『SLAM DUNK』映画化で振り返る“90年代アニメ事情” 名作リメイクの意義とは

 去る2021年1月、映画『SLAM DUNK』の制作が発表された際、多くの喜びの声のなかに疑問の声が混じっていたのも事実だ。「なぜ、今さら?」と。確かに近年アニメ業界では、1990年代のアニメのリメイクが盛んだ。ざっと思いつくだけでも『美少女戦士セーラームーンCrystal』(ニコニコ生放送)、『ドラゴンクエスト ダイの大冒険』(テレビ東京系)、『ドラゴンボール改』(フジテレビ系)などがあげられる。

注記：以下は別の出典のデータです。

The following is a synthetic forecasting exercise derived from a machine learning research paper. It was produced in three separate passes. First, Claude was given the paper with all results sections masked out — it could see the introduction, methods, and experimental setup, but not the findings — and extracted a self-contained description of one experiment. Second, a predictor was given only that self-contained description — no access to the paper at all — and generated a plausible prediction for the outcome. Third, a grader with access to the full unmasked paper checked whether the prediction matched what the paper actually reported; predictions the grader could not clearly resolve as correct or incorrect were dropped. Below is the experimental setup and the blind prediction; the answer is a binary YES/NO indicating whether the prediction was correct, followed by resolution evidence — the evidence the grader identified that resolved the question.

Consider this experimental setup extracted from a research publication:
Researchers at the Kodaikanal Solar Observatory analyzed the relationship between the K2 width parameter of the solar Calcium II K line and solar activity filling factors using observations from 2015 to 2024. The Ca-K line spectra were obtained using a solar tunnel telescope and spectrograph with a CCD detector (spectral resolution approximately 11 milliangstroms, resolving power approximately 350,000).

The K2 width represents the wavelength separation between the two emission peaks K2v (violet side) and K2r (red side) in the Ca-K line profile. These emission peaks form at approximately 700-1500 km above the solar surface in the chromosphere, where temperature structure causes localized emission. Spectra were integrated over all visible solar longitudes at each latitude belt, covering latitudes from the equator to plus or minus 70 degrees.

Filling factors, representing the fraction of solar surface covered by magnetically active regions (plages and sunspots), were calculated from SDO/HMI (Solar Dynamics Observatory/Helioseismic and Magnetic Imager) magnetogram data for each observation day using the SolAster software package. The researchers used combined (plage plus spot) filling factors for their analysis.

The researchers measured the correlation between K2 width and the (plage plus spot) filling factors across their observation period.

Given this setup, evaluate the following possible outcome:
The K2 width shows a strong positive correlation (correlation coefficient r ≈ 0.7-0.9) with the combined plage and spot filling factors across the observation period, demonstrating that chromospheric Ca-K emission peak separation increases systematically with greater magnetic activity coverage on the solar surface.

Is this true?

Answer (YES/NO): NO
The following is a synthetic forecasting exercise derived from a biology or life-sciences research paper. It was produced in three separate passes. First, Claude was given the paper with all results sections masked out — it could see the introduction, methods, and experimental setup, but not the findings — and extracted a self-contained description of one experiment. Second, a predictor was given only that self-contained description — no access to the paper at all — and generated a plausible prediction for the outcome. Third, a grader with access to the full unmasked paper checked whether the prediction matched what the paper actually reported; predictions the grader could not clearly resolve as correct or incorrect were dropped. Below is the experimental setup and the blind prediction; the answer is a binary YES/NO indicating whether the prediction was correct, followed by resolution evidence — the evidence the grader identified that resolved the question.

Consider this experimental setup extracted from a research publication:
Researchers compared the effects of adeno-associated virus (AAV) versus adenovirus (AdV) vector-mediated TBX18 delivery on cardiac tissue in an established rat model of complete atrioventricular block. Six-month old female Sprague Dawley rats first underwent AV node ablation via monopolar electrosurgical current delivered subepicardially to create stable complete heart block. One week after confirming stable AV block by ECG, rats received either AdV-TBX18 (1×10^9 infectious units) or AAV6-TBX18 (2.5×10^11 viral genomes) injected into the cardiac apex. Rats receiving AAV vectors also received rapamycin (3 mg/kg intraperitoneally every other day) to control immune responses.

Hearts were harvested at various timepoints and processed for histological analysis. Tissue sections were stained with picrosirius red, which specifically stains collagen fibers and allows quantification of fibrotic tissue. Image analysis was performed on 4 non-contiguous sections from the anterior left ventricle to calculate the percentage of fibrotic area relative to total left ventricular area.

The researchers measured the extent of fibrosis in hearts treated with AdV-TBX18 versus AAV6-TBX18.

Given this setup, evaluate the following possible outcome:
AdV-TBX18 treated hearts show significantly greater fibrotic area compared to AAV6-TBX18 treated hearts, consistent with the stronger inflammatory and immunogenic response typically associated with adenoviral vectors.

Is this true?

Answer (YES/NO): YES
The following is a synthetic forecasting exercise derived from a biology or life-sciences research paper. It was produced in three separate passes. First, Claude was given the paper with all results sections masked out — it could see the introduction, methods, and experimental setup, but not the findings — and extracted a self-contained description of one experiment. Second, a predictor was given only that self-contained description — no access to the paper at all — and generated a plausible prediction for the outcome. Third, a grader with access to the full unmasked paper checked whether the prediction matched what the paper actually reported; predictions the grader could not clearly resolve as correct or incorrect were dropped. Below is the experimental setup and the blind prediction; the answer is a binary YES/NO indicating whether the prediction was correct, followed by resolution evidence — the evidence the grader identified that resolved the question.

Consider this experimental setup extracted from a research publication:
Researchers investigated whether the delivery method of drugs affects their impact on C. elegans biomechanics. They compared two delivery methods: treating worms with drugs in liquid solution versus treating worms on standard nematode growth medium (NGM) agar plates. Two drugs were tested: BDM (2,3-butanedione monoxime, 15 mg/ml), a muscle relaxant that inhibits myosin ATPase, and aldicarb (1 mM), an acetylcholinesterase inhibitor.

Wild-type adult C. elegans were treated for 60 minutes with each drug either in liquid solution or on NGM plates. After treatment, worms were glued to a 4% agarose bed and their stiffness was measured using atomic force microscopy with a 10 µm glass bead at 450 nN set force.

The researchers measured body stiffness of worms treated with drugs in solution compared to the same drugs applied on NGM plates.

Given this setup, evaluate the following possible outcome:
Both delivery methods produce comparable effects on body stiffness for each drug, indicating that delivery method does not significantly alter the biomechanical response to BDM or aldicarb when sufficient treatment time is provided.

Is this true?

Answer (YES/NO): NO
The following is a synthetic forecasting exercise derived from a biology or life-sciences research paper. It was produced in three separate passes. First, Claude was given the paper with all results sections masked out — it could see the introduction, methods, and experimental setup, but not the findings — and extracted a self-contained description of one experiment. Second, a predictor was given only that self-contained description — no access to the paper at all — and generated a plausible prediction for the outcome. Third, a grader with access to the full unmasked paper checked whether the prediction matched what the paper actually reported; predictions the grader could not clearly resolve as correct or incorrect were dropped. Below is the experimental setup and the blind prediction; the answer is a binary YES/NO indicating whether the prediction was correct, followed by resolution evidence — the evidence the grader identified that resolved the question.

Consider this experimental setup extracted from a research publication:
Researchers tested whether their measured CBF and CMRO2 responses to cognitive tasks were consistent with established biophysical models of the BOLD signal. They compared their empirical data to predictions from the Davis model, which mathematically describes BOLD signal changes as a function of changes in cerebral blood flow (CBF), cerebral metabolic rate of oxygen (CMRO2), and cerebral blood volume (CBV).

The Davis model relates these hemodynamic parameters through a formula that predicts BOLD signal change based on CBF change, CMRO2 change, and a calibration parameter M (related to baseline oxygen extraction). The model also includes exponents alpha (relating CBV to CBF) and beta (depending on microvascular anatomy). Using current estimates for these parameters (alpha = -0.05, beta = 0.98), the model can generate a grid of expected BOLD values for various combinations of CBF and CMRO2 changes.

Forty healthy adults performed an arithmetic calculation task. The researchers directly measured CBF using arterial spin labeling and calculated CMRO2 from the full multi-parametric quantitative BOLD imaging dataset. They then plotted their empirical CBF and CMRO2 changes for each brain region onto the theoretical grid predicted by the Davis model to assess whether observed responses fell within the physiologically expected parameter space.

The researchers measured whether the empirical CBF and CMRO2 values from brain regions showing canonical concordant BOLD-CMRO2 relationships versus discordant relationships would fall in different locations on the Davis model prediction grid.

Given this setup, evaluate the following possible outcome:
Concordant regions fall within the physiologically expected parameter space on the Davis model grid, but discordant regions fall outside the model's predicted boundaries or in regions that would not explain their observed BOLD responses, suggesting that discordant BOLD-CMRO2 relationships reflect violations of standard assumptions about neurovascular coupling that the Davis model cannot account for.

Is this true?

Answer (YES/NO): NO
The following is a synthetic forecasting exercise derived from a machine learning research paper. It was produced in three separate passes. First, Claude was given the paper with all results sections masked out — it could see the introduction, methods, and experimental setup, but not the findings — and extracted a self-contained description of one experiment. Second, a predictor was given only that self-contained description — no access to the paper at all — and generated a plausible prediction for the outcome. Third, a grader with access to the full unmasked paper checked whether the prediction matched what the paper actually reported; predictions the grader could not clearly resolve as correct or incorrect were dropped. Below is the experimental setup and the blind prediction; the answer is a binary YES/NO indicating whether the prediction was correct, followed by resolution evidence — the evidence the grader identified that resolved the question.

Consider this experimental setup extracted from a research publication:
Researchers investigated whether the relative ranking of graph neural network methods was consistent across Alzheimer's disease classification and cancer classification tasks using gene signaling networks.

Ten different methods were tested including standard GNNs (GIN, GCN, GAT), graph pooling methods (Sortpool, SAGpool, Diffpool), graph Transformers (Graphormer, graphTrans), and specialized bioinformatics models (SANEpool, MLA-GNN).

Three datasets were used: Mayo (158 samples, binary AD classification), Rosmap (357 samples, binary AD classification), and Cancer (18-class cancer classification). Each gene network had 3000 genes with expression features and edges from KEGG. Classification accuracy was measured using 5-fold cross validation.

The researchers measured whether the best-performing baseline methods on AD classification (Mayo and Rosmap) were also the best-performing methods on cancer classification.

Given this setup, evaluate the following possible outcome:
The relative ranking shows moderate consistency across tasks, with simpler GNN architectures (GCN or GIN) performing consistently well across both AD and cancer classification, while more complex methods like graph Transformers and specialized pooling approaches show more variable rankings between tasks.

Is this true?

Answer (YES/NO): NO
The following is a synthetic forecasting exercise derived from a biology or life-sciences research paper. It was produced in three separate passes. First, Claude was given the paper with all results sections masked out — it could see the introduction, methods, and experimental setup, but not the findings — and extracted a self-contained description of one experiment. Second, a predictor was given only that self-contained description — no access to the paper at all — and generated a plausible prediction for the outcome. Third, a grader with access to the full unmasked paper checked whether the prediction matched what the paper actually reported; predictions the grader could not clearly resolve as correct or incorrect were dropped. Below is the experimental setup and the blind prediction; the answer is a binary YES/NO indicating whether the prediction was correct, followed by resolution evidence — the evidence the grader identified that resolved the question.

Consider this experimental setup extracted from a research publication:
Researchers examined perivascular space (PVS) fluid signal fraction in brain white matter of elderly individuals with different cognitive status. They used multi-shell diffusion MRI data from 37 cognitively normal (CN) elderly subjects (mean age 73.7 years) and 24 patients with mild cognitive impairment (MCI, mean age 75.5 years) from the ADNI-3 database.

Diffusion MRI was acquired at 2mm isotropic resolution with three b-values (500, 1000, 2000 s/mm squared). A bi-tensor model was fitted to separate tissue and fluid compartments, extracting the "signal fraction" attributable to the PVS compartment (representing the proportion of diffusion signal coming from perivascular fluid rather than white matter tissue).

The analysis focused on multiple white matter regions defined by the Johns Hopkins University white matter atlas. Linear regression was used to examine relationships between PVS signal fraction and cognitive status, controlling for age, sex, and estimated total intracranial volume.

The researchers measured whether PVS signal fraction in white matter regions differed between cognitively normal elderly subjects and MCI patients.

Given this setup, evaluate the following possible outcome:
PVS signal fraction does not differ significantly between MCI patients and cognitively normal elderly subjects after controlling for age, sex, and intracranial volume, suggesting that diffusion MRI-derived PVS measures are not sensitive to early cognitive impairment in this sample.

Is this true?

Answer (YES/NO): NO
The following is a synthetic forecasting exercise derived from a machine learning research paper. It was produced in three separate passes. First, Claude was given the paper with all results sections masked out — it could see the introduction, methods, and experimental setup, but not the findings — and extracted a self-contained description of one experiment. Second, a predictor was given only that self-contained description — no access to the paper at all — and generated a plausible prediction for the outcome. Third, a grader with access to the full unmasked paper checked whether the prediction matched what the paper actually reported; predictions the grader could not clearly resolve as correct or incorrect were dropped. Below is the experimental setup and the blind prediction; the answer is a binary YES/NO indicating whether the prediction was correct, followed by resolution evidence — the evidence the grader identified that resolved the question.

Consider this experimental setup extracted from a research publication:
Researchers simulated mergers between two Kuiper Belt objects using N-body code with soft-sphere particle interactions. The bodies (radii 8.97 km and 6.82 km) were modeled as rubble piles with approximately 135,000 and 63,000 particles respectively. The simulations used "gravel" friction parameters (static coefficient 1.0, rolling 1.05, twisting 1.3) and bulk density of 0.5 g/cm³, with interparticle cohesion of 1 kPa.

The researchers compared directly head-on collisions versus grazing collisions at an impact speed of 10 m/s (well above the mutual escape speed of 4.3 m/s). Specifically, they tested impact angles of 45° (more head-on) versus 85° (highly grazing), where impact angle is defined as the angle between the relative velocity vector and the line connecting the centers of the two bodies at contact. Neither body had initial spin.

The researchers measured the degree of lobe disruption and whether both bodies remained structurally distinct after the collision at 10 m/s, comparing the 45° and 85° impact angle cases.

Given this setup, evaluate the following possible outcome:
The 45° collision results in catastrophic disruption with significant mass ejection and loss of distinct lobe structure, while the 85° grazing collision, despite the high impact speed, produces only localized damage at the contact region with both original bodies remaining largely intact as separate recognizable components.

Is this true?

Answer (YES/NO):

映画『SLAM DUNK』(c) I.T.PLANNING,INC. (c) 2022 SLAM DUNK Film Partners

 筆者は、こうした傾向の理由のひとつとして、1990年代に起こったテレビアニメシーンの変化があると考える。 極論してしまえば1990年代前半のアニメシーンは、テレビで放送されるキッズ・ファミリー向けの作品と、マニア向けのOVAの二極化の方向にあった。

 『宇宙戦艦ヤマト』(読売テレビ・日本テレビ系)や『機動戦士ガンダム』(テレビ朝日系)を嚆矢として始まった1980年代のアニメブームだが、二作のような社会現象といえるヒット作はその後現れず、1980年代半ばには勢いを失っていった。新規のテレビシリーズも1984年の78タイトルを頂点に減少し、少年・少女漫画の原作モノや、玩具メーカーなどスポンサーの商品販促色が強い作品の割合が増えていく。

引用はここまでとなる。